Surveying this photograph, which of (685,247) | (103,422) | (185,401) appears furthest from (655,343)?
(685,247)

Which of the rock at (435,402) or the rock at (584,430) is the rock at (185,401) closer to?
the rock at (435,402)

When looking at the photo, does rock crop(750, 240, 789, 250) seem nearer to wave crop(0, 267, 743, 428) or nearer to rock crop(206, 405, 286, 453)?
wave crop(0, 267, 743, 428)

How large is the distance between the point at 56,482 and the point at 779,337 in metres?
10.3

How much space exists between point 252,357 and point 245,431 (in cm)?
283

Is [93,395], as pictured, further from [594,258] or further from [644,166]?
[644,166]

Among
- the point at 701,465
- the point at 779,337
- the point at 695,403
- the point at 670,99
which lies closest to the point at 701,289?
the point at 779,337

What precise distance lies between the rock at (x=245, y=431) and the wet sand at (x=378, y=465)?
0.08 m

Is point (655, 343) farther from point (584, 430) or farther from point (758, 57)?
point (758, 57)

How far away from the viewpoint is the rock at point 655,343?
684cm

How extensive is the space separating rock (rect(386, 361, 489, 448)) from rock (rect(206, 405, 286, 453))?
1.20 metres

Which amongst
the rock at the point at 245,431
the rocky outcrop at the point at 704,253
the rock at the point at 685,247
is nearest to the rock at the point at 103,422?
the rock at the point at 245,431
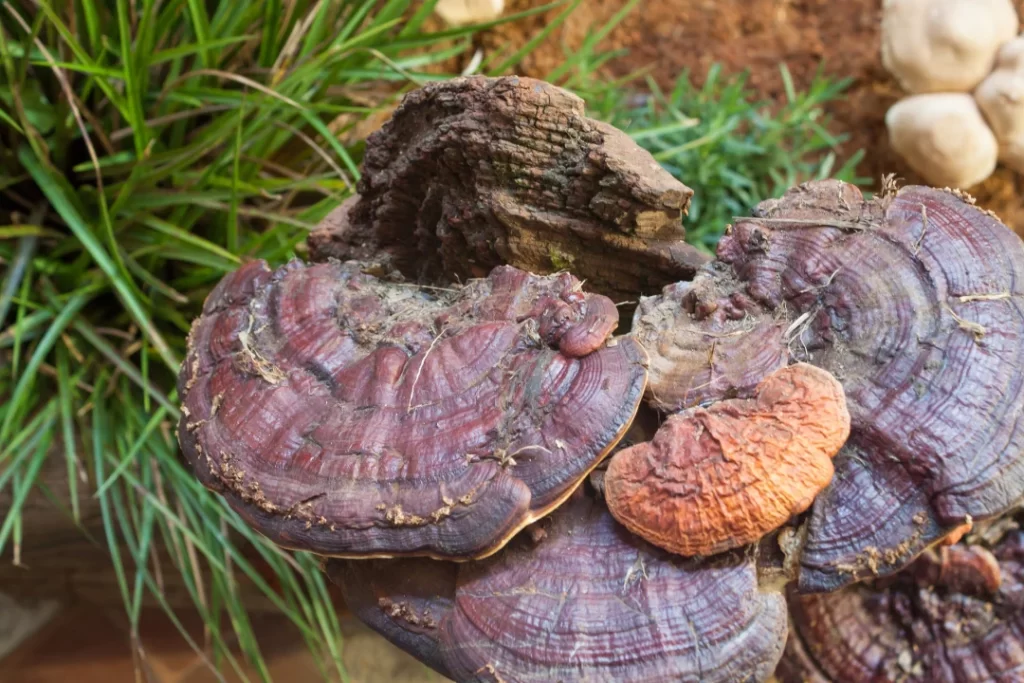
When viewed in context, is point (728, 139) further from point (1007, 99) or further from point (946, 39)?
point (1007, 99)

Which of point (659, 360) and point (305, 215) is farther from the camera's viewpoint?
point (305, 215)

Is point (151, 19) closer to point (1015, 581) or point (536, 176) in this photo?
point (536, 176)

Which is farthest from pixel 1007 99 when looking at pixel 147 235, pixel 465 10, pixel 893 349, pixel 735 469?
pixel 147 235

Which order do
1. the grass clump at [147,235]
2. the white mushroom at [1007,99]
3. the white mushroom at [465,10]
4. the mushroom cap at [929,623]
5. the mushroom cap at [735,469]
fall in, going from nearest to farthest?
1. the mushroom cap at [735,469]
2. the mushroom cap at [929,623]
3. the grass clump at [147,235]
4. the white mushroom at [1007,99]
5. the white mushroom at [465,10]

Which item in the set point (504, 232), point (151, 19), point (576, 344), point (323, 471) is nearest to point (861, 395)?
point (576, 344)

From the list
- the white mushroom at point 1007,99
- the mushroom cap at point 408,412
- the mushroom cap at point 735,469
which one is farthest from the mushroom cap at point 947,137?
the mushroom cap at point 408,412

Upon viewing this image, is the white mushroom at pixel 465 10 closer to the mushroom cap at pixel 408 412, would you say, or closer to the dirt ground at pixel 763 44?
the dirt ground at pixel 763 44

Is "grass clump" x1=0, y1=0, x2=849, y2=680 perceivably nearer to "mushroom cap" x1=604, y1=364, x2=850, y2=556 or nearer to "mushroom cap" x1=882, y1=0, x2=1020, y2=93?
"mushroom cap" x1=604, y1=364, x2=850, y2=556
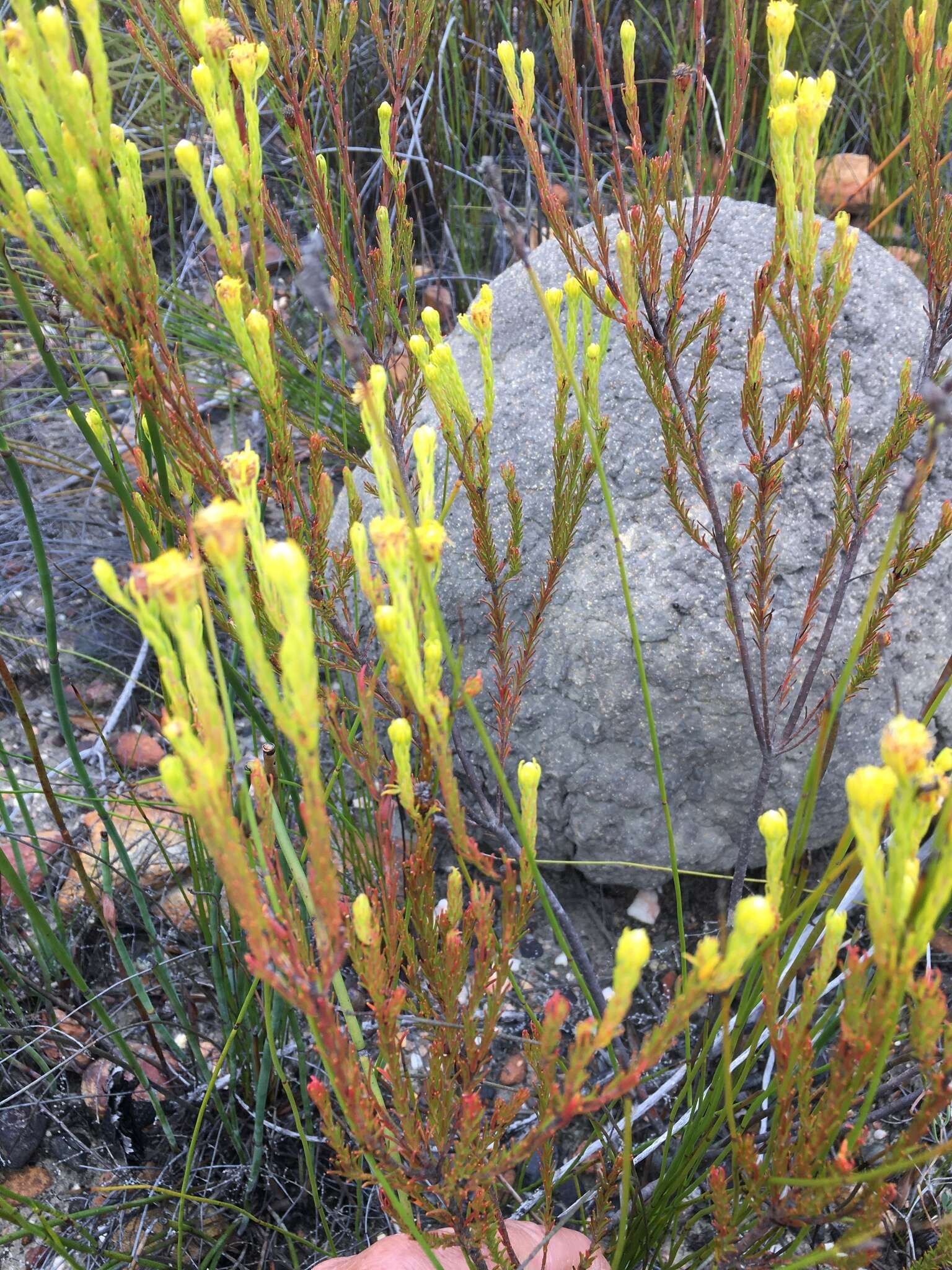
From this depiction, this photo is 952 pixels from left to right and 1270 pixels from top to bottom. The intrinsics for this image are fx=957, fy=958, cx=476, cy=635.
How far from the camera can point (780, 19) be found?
114 centimetres

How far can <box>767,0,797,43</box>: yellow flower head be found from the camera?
113cm

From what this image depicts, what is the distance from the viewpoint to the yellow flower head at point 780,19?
3.71 feet

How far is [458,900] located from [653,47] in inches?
142

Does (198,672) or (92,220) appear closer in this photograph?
(198,672)

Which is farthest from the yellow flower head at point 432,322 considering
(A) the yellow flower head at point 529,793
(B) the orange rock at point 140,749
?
(B) the orange rock at point 140,749

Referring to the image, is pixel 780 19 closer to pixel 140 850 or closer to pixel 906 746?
pixel 906 746

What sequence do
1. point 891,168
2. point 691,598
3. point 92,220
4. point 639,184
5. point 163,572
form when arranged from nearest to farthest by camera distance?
point 163,572
point 92,220
point 639,184
point 691,598
point 891,168

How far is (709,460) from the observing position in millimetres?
1926

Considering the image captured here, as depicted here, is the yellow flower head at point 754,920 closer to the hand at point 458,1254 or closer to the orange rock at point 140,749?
the hand at point 458,1254

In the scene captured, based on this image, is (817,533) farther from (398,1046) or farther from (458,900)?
(398,1046)

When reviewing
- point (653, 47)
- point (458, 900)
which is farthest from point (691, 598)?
point (653, 47)

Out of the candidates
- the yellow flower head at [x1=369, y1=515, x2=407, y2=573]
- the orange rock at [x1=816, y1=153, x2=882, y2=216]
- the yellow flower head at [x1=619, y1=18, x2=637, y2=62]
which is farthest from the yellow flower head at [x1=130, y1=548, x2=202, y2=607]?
the orange rock at [x1=816, y1=153, x2=882, y2=216]

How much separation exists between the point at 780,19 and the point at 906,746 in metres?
0.92

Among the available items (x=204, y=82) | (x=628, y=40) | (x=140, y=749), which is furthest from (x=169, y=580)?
(x=140, y=749)
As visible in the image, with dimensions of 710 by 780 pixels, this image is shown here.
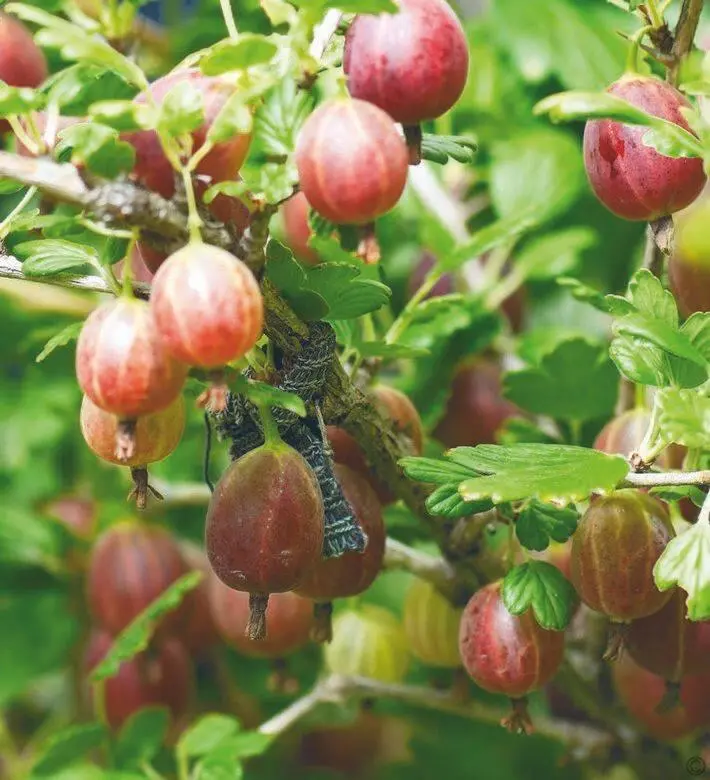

◆ DO THIS ◆
Recast every line of the records above as a numbered list, omitting blank lines and the pictures.

◆ ANSWER TO THIS EXERCISE ◆
1. Surveying this photograph, which of (685,247) | (103,422) | (185,401) appears furthest from (655,343)?
2. (685,247)
3. Which of the rock at (435,402) or the rock at (584,430) is the rock at (185,401) closer to?
4. the rock at (435,402)
5. When looking at the photo, does rock crop(750, 240, 789, 250) seem nearer to wave crop(0, 267, 743, 428) or nearer to rock crop(206, 405, 286, 453)?
6. wave crop(0, 267, 743, 428)
7. How large is the distance between the point at 56,482 and the point at 779,337 in metres?
8. 10.3
9. How much space exists between point 252,357 and point 245,431 (in cm)?
10. 283
11. Is [93,395], as pictured, further from [594,258] or further from [644,166]?
12. [644,166]
13. Among
14. - the point at 701,465
15. - the point at 779,337
16. - the point at 695,403
17. - the point at 670,99
18. which lies closest to the point at 701,289?
19. the point at 779,337
20. What precise distance lies between the rock at (x=245, y=431) and the wet sand at (x=378, y=465)?
21. 0.08 m
22. Is point (655, 343) farther from point (584, 430) or farther from point (758, 57)?
23. point (758, 57)
24. How far away from the viewpoint is the rock at point 655,343?
25. 684cm
26. How extensive is the space separating rock (rect(386, 361, 489, 448)) from rock (rect(206, 405, 286, 453))?
27. 1.20 metres
28. Which amongst
29. the rock at the point at 245,431
30. the rocky outcrop at the point at 704,253
31. the rock at the point at 685,247
32. is nearest to the rock at the point at 103,422?
33. the rock at the point at 245,431
34. When viewed in context, is point (728, 139) further from point (1007, 99) or further from point (946, 39)?
35. point (1007, 99)
36. Which of point (659, 360) and point (305, 215) is farther from the camera's viewpoint?
37. point (305, 215)
38. Is point (151, 19) closer to point (1015, 581) or point (536, 176) in this photo?
39. point (536, 176)
40. Which is farthest from pixel 1007 99 when looking at pixel 147 235, pixel 465 10, pixel 893 349, pixel 735 469?
41. pixel 147 235
42. Which order do
43. 1. the grass clump at [147,235]
44. 2. the white mushroom at [1007,99]
45. 3. the white mushroom at [465,10]
46. 4. the mushroom cap at [929,623]
47. 5. the mushroom cap at [735,469]
48. fall in, going from nearest to farthest?
49. 1. the mushroom cap at [735,469]
50. 2. the mushroom cap at [929,623]
51. 3. the grass clump at [147,235]
52. 4. the white mushroom at [1007,99]
53. 5. the white mushroom at [465,10]
54. Which item in the set point (504, 232), point (151, 19), point (576, 344), point (323, 471) is nearest to point (861, 395)?
55. point (576, 344)
56. From the list
57. - the white mushroom at point 1007,99
58. - the mushroom cap at point 408,412
59. - the mushroom cap at point 735,469
60. which one is farthest from the mushroom cap at point 947,137?
61. the mushroom cap at point 408,412
62. Upon viewing this image, is the white mushroom at pixel 465 10 closer to the mushroom cap at pixel 408 412, would you say, or closer to the dirt ground at pixel 763 44?
63. the dirt ground at pixel 763 44
64. Is "grass clump" x1=0, y1=0, x2=849, y2=680 perceivably nearer to "mushroom cap" x1=604, y1=364, x2=850, y2=556 or nearer to "mushroom cap" x1=882, y1=0, x2=1020, y2=93?
65. "mushroom cap" x1=604, y1=364, x2=850, y2=556
66. From this depiction, this photo is 952 pixels from left to right and 1270 pixels from top to bottom. The intrinsics for this image are fx=957, fy=958, cx=476, cy=635.
67. How far from the camera can point (780, 19) be found?
68. 114 centimetres
69. How far can <box>767,0,797,43</box>: yellow flower head be found from the camera?
70. 113cm
71. From what this image depicts, what is the distance from the viewpoint to the yellow flower head at point 780,19?
72. 3.71 feet
73. How far is [458,900] located from [653,47] in inches?
74. 142
75. Does (198,672) or (92,220) appear closer in this photograph?
76. (198,672)
77. Which is farthest from the yellow flower head at point 432,322 considering
78. (A) the yellow flower head at point 529,793
79. (B) the orange rock at point 140,749
80. ?
81. (B) the orange rock at point 140,749
82. Referring to the image, is pixel 780 19 closer to pixel 140 850 or closer to pixel 906 746?
83. pixel 906 746
84. What sequence do
85. 1. point 891,168
86. 2. point 691,598
87. 3. point 92,220
88. 4. point 639,184
89. 5. point 163,572
90. form when arranged from nearest to farthest by camera distance?
91. point 163,572
92. point 92,220
93. point 639,184
94. point 691,598
95. point 891,168
96. How far is (709,460) from the observing position in millimetres?
97. 1926
98. Considering the image captured here, as depicted here, is the yellow flower head at point 754,920 closer to the hand at point 458,1254 or closer to the orange rock at point 140,749?
99. the hand at point 458,1254
100. In the scene captured, based on this image, is (817,533) farther from (398,1046) or farther from (458,900)?
101. (398,1046)
102. When reviewing
103. - point (653, 47)
104. - point (458, 900)
105. which is farthest from point (691, 598)?
106. point (653, 47)
107. Out of the candidates
108. - the yellow flower head at [x1=369, y1=515, x2=407, y2=573]
109. - the orange rock at [x1=816, y1=153, x2=882, y2=216]
110. - the yellow flower head at [x1=619, y1=18, x2=637, y2=62]
111. which is farthest from the yellow flower head at [x1=130, y1=548, x2=202, y2=607]?
112. the orange rock at [x1=816, y1=153, x2=882, y2=216]
113. How much separation exists between the point at 780,19 and the point at 906,746 in metres?
114. 0.92
115. Among the available items (x=204, y=82) | (x=628, y=40) | (x=140, y=749), which is furthest from (x=169, y=580)?
116. (x=140, y=749)
117. As visible in the image, with dimensions of 710 by 780 pixels, this image is shown here.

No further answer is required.